Memory usage regression

Fri Oct 26 02:45:32 PDT 2012

(FYI, the message I'm quoting here is still in the list moderation queue)

On Thu, Oct 25, 2012 at 08:42:11AM +0200, Mike Hommey wrote:
> In the 3 jemalloc cases, narenas = 1 (like mozjemalloc). The chunk size
> for mozjemalloc is 1MB, which is why I tested with that chunk size as
> well, and also tried without tcache. There's still a large difference
> between jemalloc 3 and mozjemalloc with similar config.

http://i.imgur.com/UBxob.png
It turns out 1MB vs 4MB chunks are not making a great deal of a difference
on RSS, it however does on how VmData progresses. The bumps at the
beginning of each iteration is bigger with 1MB chunks.

Note: horizontal axis is not time, it's alloc operation number ;
basically the line number in the alloc log.

> I did try hacking jemalloc 3 to use the same size classes but didn't get
> much different results, although retrospectively, I think I was only
> looking at the VmData numbers, then. I'll respin, looking at VmRSS.

http://i.imgur.com/Ijf5u.png
Interestingly, jemalloc 3 with the mozjemalloc size classes uses more
RSS than jemalloc 3 (using 1MB chunks in both cases).

> > This looks pretty bad.  The only legitimate potential explanation I
> > can think of is that jemalloc now partitions dirty and clean pages
> > (and jemalloc 3 is much less aggressive than mozjemalloc about
> > purging), so it's possible to have to allocate a new chunk for a large
> > object, even though there would be enough room in an existing chunk if
> > clean and dirty available runs were coalesced.  This increases run
> > fragmentation in general, but it tends to dramatically reduce the
> > number of pages that are dirtied.  I'd like to see the output of
> > malloc_stats_print() for two adjacent points along the x axis, like
> > "After iteration 5" and its predecessor.  I'd also be curious if the
> > VM size increases continue after many grow/shrink cycles (if so, it
> > might be due to an outright bug in jemalloc).

Some more data:

http://i.imgur.com/3Q2js.png
This is zooming on the big bump at the beginning of iteration 2. Looking
at the corresponding allocation log, this corresponds to > 1MB
allocations with memalign, but turning them into mallocs doesn't change
the result, so it's not a memalign problem.

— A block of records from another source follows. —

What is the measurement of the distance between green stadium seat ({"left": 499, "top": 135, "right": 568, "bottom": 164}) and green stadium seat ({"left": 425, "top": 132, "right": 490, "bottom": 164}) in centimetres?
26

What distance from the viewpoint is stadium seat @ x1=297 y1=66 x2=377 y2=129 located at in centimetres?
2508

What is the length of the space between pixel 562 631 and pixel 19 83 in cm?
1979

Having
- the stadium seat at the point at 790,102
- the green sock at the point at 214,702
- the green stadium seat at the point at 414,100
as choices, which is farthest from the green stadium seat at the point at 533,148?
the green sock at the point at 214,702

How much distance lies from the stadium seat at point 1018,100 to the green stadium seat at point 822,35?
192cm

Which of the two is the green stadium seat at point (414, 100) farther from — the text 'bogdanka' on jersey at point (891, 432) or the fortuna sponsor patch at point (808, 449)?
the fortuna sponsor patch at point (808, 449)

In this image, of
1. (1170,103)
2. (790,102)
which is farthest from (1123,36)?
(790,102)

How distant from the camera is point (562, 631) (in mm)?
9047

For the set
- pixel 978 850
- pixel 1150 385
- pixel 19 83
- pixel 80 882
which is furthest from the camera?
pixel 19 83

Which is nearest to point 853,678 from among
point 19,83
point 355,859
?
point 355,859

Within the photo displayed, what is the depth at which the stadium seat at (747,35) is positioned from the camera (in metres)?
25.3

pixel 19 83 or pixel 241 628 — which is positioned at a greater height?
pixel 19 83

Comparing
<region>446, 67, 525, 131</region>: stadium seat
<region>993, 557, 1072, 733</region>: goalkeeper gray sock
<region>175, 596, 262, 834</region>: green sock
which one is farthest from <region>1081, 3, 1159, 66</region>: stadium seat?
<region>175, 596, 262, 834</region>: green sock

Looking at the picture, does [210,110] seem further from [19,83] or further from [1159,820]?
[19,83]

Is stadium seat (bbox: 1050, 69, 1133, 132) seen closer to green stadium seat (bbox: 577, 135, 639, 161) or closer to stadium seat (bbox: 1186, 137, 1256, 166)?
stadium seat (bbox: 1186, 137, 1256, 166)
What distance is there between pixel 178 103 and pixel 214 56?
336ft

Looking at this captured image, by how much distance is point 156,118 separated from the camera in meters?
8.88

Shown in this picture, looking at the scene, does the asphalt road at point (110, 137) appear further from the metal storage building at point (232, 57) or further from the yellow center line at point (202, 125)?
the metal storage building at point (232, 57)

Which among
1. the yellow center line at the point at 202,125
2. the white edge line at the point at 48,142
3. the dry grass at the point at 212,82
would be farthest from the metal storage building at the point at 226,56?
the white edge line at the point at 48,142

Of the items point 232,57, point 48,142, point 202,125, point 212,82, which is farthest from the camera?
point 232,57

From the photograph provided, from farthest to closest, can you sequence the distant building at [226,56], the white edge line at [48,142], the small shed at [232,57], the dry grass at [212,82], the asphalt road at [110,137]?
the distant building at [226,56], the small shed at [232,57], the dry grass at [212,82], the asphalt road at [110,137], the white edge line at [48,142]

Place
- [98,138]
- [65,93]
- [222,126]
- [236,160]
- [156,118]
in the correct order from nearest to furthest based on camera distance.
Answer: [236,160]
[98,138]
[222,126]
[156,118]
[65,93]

Looking more globally at the data, there is /some/ correlation with >
1MB allocations, but occasionally, 128KB allocations do trigger the same
behaviour, as well as 64KB. One interesting fact is that it's only a
limited subset of these big allocations that trigger this. The vast
majority of them don't.

For reference, the unzoomed graph looks like this:
http://i.imgur.com/PViYm.png

Mike